# Par data for kessil tuna sun a360we



## islanddave1 (Jul 5, 2013)

I have a couple of these on my 125 and they seem to be doing their job just fine. I would like to know if anyone has any par data on them. I know kessil won't publish anything at all r3garding their lights.....but has someone tested them independently?

Thanks dave


----------



## jeffkrol (Jun 5, 2013)

islanddave1 said:


> I have a couple of these on my 125 and they seem to be doing their job just fine. I would like to know if anyone has any par data on them.

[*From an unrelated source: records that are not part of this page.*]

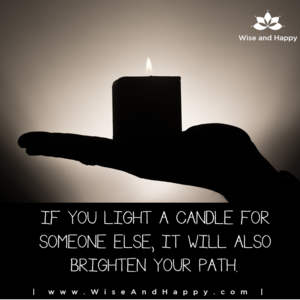 If you light a candle for someone else, it will also brighten your path.
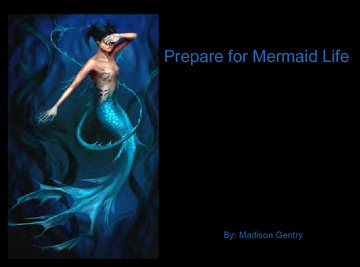 Prepare for Mermaid Life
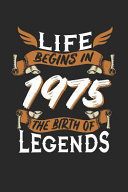 Download Life Begins in 1975 the Birth of Legends Book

I know kessil won't publish anything at all r3garding their lights.....but has someone tested them independently?
> 
> Thanks dave


none for the fw versions nor the 360.. you can extrapolate a bit from the 350 reef version though..
360 adds 4 more diodes..
There are a few more:
Kessil A350 PAR readings | 3reef Aquarium Forums

note though this is 3" above the water surface readings..


----------



## islanddave1 (Jul 5, 2013)

Yup..... I'm obsessed with trying to figure out which lights to buy. Am I the only one who looks at light sources out in the public weather they be hanging from ceilings in stores or attached to walls and thinks hum....I wonder if that could be adapted for use in a planted tank? 

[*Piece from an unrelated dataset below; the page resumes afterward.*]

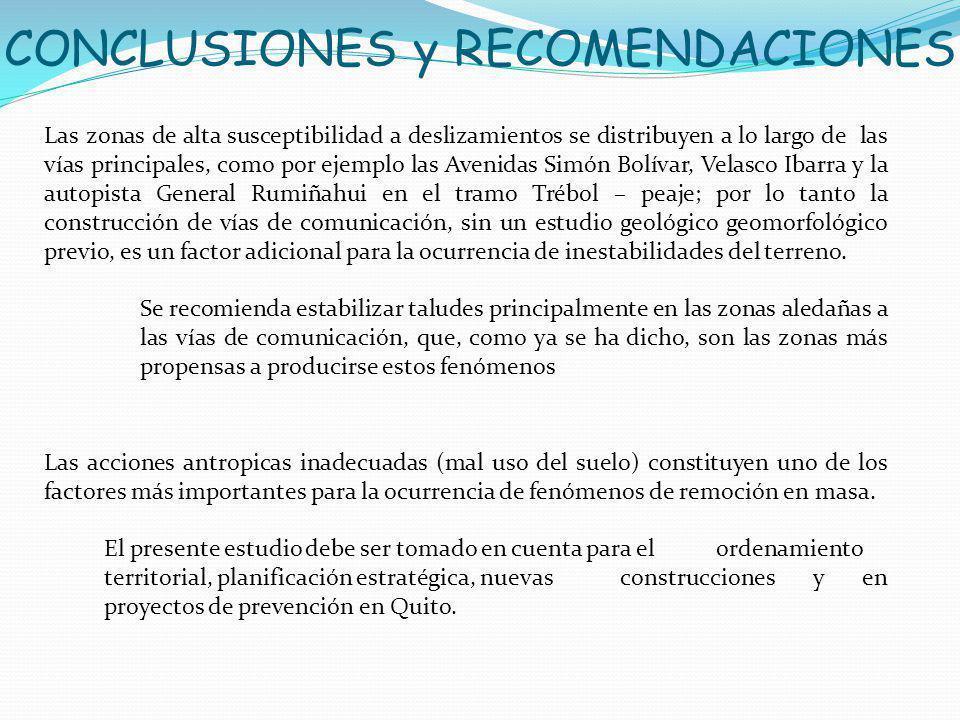 CONCLUSIONES y RECOMENDACIONES Las zonas de alta susceptibilidad a deslizamientos se distribuyen a lo largo de las vías principales, como por ejemplo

Thanks for the link.....so extrapolating from that I would assume that I might be getting at minimum about 50 par @ 23 inches? Now mind u that kessil was a narrow beam 60 degree (and was mounted 3" above the water) I think where as the we is 120 degrees I think so 50 or less par @ 23" would be about right. That's medium light correct?

Does my math seem sound?

Thanks Dave


----------